Вопреки Периклесу, афиняне послали посольство в Спарту, чтобы заключить мир, но Спарта не пошла на мир: чума работала на нее. Чума сразила и двух старших сыновей Олимпийца. Правда, они не дали того, чего ждал от них отец, были посредственностью, а старший, Ксантипп, и совсем ничтожество, но удар все же был силен. Его противники и под чумой делали свое дело и, наконец, добились от народа, что он был предан суду за растрату народных средств. Его приговорили не к смерти, как можно было ожидать, а к уплате непосильного для него штрафа в пятьдесят талантов. Но гнев афинян скоро и прошел, и он даже выхлопотал право гражданства для своего младшего сына, от Аспазии, тоже Периклеса. Затем его снова избрали главнокомандующим: демос, как глупая девка, любит так покапризничать и поломаться над людьми. Но он был уже человек конченый. Он и раньше разговорчив не был, а теперь замолчал и совсем, поседел и все думал, не делясь своими думами даже с Аспазией, которая была так перепугана всеми этими бедствиями, а в особенности чумой, что даже перестала любоваться собой и — стала стареть…

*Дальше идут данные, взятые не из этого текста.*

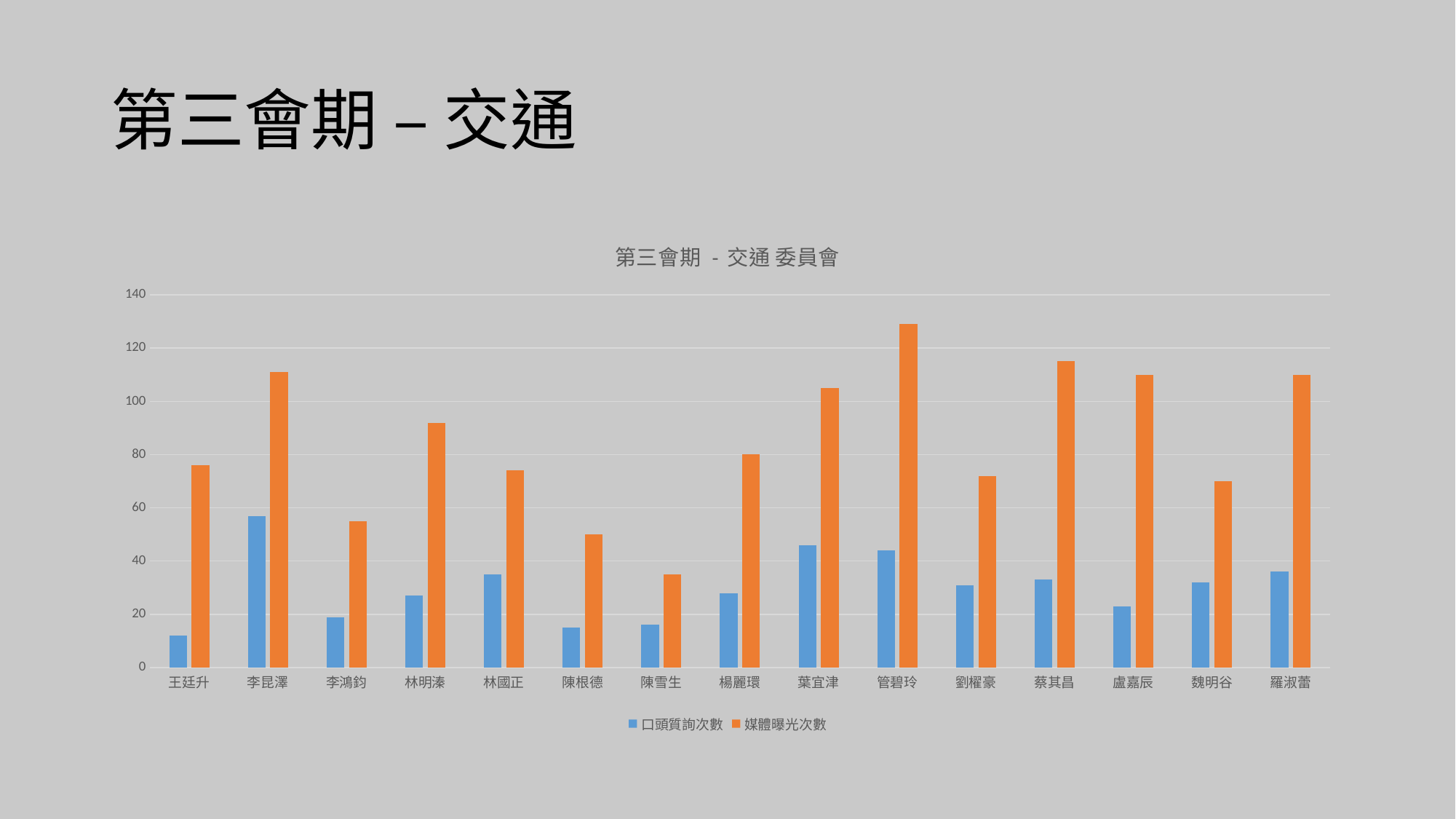
How many legislators (categories) are shown on the x axis? 15 How many series does the legend list? 2 Which legislator has the lowest 媒體曝光次數? 陳雪生 What kind of chart is shown on the slide? bar chart Which legislator has the highest 口頭質詢次數? 李昆澤 Which series is shown in orange? 媒體曝光次數 What is the title of the chart? 第三會期 - 交通 委員會 Is the 媒體曝光次數 value for 陳雪生 greater or less than 40? less Is the 口頭質詢次數 value for 李昆澤 greater or less than 60? less Which legislator has the highest 媒體曝光次數? 管碧玲 Which is larger, the 媒體曝光次數 for 蔡其昌 or for 劉櫂豪? 蔡其昌 Is the 媒體曝光次數 value for 管碧玲 greater or less than 120? greater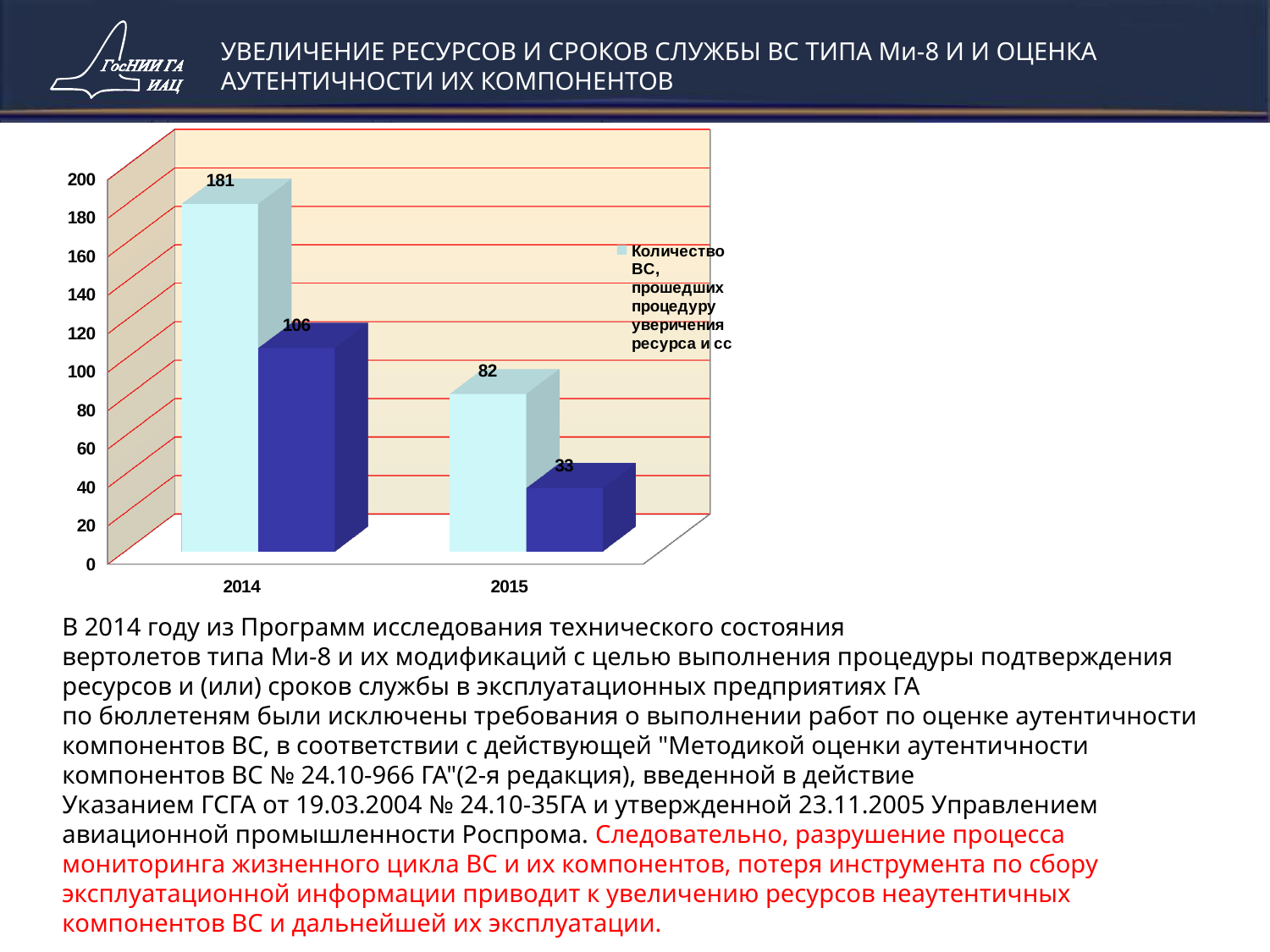
What is the value of the light blue bar (Количество ВС, прошедших процедуру уверичения ресурса и сс) for 2015? 82 Which is larger: the dark blue bar for 2014 or the light blue bar for 2015? The dark blue bar for 2014 (106) Which bar on the chart has the lowest value? The dark blue bar for 2015 (33) Which year has the highest value for the light blue series? 2014 How many years are shown on the x axis of the chart? 2 Do the values rise or fall from 2014 to 2015? fall What is the value of the light blue bar (Количество ВС, прошедших процедуру уверичения ресурса и сс) for 2014? 181 What is the value of the dark blue bar for 2014? 106 What is the value of the dark blue bar for 2015? 33 Is the value of the light blue bar for 2014 greater or less than 160? greater By how much does the light blue series value fall from 2014 to 2015? 99 What is the difference between the light blue and dark blue bars for 2014? 75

Его друзья — все они были перепуганы чрезвычайно — оставили его в покое, но между собой сходились часто: вместе было не так страшно. Особенно часто собирались у богатого и доброго Фарсагора. Чума произвела страшные опустошения среди его рабов и одной из первых погибла его красавица Сира. Лежал и Феник больным, хотя у него, по-видимому, была не чума. А на нем только и держался дом. Он крал, конечно, как мог, но не забывал, когда было можно, и интересов хозяина. А теперь все шло кверху ногами, тем более, что потрясенный бедствием Фарсагор больше всего был озабочен тем, чтобы облечь страшные картины гибели Афин, свою скорбь по Сире — он в самом деле был привязан к ней, насколько это не мешало его поэтическим упражнениям, — в звучные строфы, которые теперь все же никак не хотели слагаться, как раньше, свободно и нарядно…
В большом доме его было жутко. Никуда нельзя было уйти от стонов старой матери Феника, которая умирала в страшных мучениях от чумы. Фарсагор не делал, как другие, не выбрасывал своих больных вон. Болезни бояться было просто смешно. Она была во всех домах, во всех улицах: погибло уже больше четверти населения Афин.